Слышно только, как шелестят в наступившей тишине спицы. Так шелестит в луговой траве жук.
— Ханеле, — ласковыми словами тормошит жену рабби Авиэзер.
Жук беспамятства никак не может встать на ноги и уползти.
Нищий Авнер отламывает кусочек сыра и воровато заталкивает в жадный, несостарившийся рот.
Господи, как же так, думает он, забыть все. О, если бы ему даровали такую неслыханную милость — забыть пожар, забыть свою бакалейную лавочку, своего деда, фактора наполеоновской армии, свою нищенскую суму. Может, жук беспамятства переползет к нему за пазуху?
— Мужайся, Эфраим, — говорит рабби Авиэзер, когда они все усаживаются за стол.
— Мне бы только козу пристроить, — храбрится Эфраим.
— Присмотрим мы за твоей козой. Присмотрим, — обещает рабби Авиэзер.
Он наливает себе из самовара кипятка, красит его крепкой заваркой из чайничка, подносит чашку к бескровным, когда-то чувственным губам, и вместе с кипятком внутрь, в желудок, проникает еще какое-то тепло — то ли от неостывшего пепла, который у всех в руках, то ли от далекого костра, на котором будет принесен в жертву маленький мальчик с рогаткой — Гирш, то ли от песка Синайской пустыни, который почтенный рабби всегда чувствует под своей ступней.
В углу монотонно шуршит жук беспамятства.
Сколько лет Хана вяжет свой носок?
Тридцать, наверно.
Нехаме, кажется, шестой годик шел, когда они сюда приехали.
С тех пор Хана орудует спицами. Вяжет и распускает. Вяжет и распускает.
— Спицы, Эфраим, простые спицы тоже могут быть виселицей… Тридцать четыре года… она нас вздергивает… каждый день… с утра до вечера…
— Пей! — говорит Нехама. — Чай остынет.
— Я пью, доченька, пью… Мы все должны верить в чудо, — говорит рабби Авиэзер.
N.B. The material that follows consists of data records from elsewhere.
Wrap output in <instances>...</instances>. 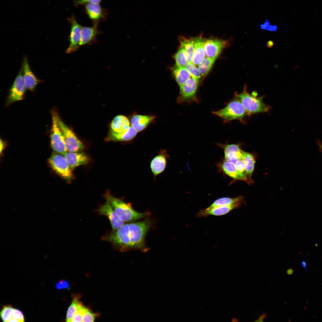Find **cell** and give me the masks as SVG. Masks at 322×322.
<instances>
[{
  "instance_id": "52a82bcc",
  "label": "cell",
  "mask_w": 322,
  "mask_h": 322,
  "mask_svg": "<svg viewBox=\"0 0 322 322\" xmlns=\"http://www.w3.org/2000/svg\"><path fill=\"white\" fill-rule=\"evenodd\" d=\"M48 162L55 172L63 178L68 181L72 179V171L62 154L54 152L48 159Z\"/></svg>"
},
{
  "instance_id": "e0dca14e",
  "label": "cell",
  "mask_w": 322,
  "mask_h": 322,
  "mask_svg": "<svg viewBox=\"0 0 322 322\" xmlns=\"http://www.w3.org/2000/svg\"><path fill=\"white\" fill-rule=\"evenodd\" d=\"M158 153L159 154L153 159L150 164L151 169L154 177L164 170L167 159L169 158V155L165 150H161Z\"/></svg>"
},
{
  "instance_id": "2e32d148",
  "label": "cell",
  "mask_w": 322,
  "mask_h": 322,
  "mask_svg": "<svg viewBox=\"0 0 322 322\" xmlns=\"http://www.w3.org/2000/svg\"><path fill=\"white\" fill-rule=\"evenodd\" d=\"M100 215L107 216L109 220L113 230H116L124 225V222L118 216L109 203L107 201L98 209Z\"/></svg>"
},
{
  "instance_id": "ffe728a7",
  "label": "cell",
  "mask_w": 322,
  "mask_h": 322,
  "mask_svg": "<svg viewBox=\"0 0 322 322\" xmlns=\"http://www.w3.org/2000/svg\"><path fill=\"white\" fill-rule=\"evenodd\" d=\"M239 207L231 205L216 207L210 209L200 210L196 214V217H207L210 215L222 216L229 213L233 210Z\"/></svg>"
},
{
  "instance_id": "9c48e42d",
  "label": "cell",
  "mask_w": 322,
  "mask_h": 322,
  "mask_svg": "<svg viewBox=\"0 0 322 322\" xmlns=\"http://www.w3.org/2000/svg\"><path fill=\"white\" fill-rule=\"evenodd\" d=\"M198 83V81L192 77L187 80L179 87V94L177 98V102L181 104L196 101Z\"/></svg>"
},
{
  "instance_id": "603a6c76",
  "label": "cell",
  "mask_w": 322,
  "mask_h": 322,
  "mask_svg": "<svg viewBox=\"0 0 322 322\" xmlns=\"http://www.w3.org/2000/svg\"><path fill=\"white\" fill-rule=\"evenodd\" d=\"M223 146L226 160L235 164L239 160H242V151L239 145L229 144Z\"/></svg>"
},
{
  "instance_id": "f1b7e54d",
  "label": "cell",
  "mask_w": 322,
  "mask_h": 322,
  "mask_svg": "<svg viewBox=\"0 0 322 322\" xmlns=\"http://www.w3.org/2000/svg\"><path fill=\"white\" fill-rule=\"evenodd\" d=\"M72 296V303L69 307L66 313V321L71 322L79 306L82 304L80 300L81 295L79 294H74Z\"/></svg>"
},
{
  "instance_id": "f546056e",
  "label": "cell",
  "mask_w": 322,
  "mask_h": 322,
  "mask_svg": "<svg viewBox=\"0 0 322 322\" xmlns=\"http://www.w3.org/2000/svg\"><path fill=\"white\" fill-rule=\"evenodd\" d=\"M242 160L245 166V171L247 176L250 177L253 172L255 161L252 154L242 151Z\"/></svg>"
},
{
  "instance_id": "44dd1931",
  "label": "cell",
  "mask_w": 322,
  "mask_h": 322,
  "mask_svg": "<svg viewBox=\"0 0 322 322\" xmlns=\"http://www.w3.org/2000/svg\"><path fill=\"white\" fill-rule=\"evenodd\" d=\"M155 118L154 115L135 114L131 119V126L137 132H140L146 128Z\"/></svg>"
},
{
  "instance_id": "ac0fdd59",
  "label": "cell",
  "mask_w": 322,
  "mask_h": 322,
  "mask_svg": "<svg viewBox=\"0 0 322 322\" xmlns=\"http://www.w3.org/2000/svg\"><path fill=\"white\" fill-rule=\"evenodd\" d=\"M22 67L26 88L32 91L40 81L37 78L31 71L26 57L24 58Z\"/></svg>"
},
{
  "instance_id": "d6986e66",
  "label": "cell",
  "mask_w": 322,
  "mask_h": 322,
  "mask_svg": "<svg viewBox=\"0 0 322 322\" xmlns=\"http://www.w3.org/2000/svg\"><path fill=\"white\" fill-rule=\"evenodd\" d=\"M137 132L131 126L126 131L121 133L114 132L110 129L105 140L112 141H129L134 138Z\"/></svg>"
},
{
  "instance_id": "1f68e13d",
  "label": "cell",
  "mask_w": 322,
  "mask_h": 322,
  "mask_svg": "<svg viewBox=\"0 0 322 322\" xmlns=\"http://www.w3.org/2000/svg\"><path fill=\"white\" fill-rule=\"evenodd\" d=\"M176 66L181 67H185L187 63V59L183 49L181 46L179 50L174 55Z\"/></svg>"
},
{
  "instance_id": "5b68a950",
  "label": "cell",
  "mask_w": 322,
  "mask_h": 322,
  "mask_svg": "<svg viewBox=\"0 0 322 322\" xmlns=\"http://www.w3.org/2000/svg\"><path fill=\"white\" fill-rule=\"evenodd\" d=\"M212 113L221 118L225 122L238 120H241L248 115L240 101L236 97L231 100L223 108Z\"/></svg>"
},
{
  "instance_id": "8d00e7d4",
  "label": "cell",
  "mask_w": 322,
  "mask_h": 322,
  "mask_svg": "<svg viewBox=\"0 0 322 322\" xmlns=\"http://www.w3.org/2000/svg\"><path fill=\"white\" fill-rule=\"evenodd\" d=\"M236 168L237 171L240 175L244 179V180L247 179V175L246 174L244 163L242 160H239L235 163Z\"/></svg>"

— В какое чудо? — спрашивает Авнер.
— Гирша могут еще помиловать… И Хана, моя жена, ее мать, — рабби Авиэзер поворачивается к дочери, — может еще отложить вязанье, сесть с нами за стол и выпить чашку чая…
— А Нехама — выйти замуж… — шепчет растроганный Эфраим.
— За козла, — язвит дочь рабби.
— А что? — уплетая сыр, вставляет Авнер. — А что? Дай бог каждому жениху такую невесту. Эх, Нехама! Будь я на сорок несчастий моложе, я бы к тебе сегодня же посватался… Ты пошла бы за меня?
— Побежала бы, — насмешничает Нехама. — Всю жизнь мечтала быть женой бакалейщика. Изюм — даром, корица — даром, марципаны — даром. Я, Авнер, сластена… И у меня все сладкое…
— Нехама! — возмущается рабби Авиэзер.
— Все! Все! Все! Снизу доверху! Сверху донизу! Все! — вдруг вскрикивает Нехама и закрывает лицо руками.
Эфраим и Авнер перестают прихлебывать чай, рабби Авиэзер принимается пересчитывать пуговицы на жилете, пялит черные, как окатыши каштана, глаза; в углу посверкивают спицы, на полу кошка играет клубком ниток, но никто ее не гонит, она еще совсем молодая и глупая, еще не знает, что это за нитки.
— Будет тебе, доченька, — стыдит Нехаму рабби Авиэзер. — Кто же пьет чай со слезами?
Нехама всхлипывает, потом, успокоившись, открывает лицо, как открывают ставни, и на ее пухлой щеке жемчужиной сверкает большая перламутровая слеза.
— И я хочу в Вильно, — говорит Нехама, размазывая слезу, только что украшавшую ее сдобное лицо.
Эфраим смотрит на нее с опаской. Веселенькое дело — трое стариков и старая дева в одной телеге. Нехама, видно, шутит. Не бросит же она своих родителей на произвол судьбы. Рабби Авиэзер без нее, как без рук. Нехама и одевает, и раздевает Хану, и укладывает, и усаживает в угол. Сама Хана не ведает, что такое день, что такое ночь.
— Поехали, Нехамеле, с нами, — неожиданно предлагает насытившийся Авнер. От горячего чая по лбу у него течет тоненький, мутный ручеек, омывающий пейсы и впадающий в дерзкую, торчащую клинышком бороду.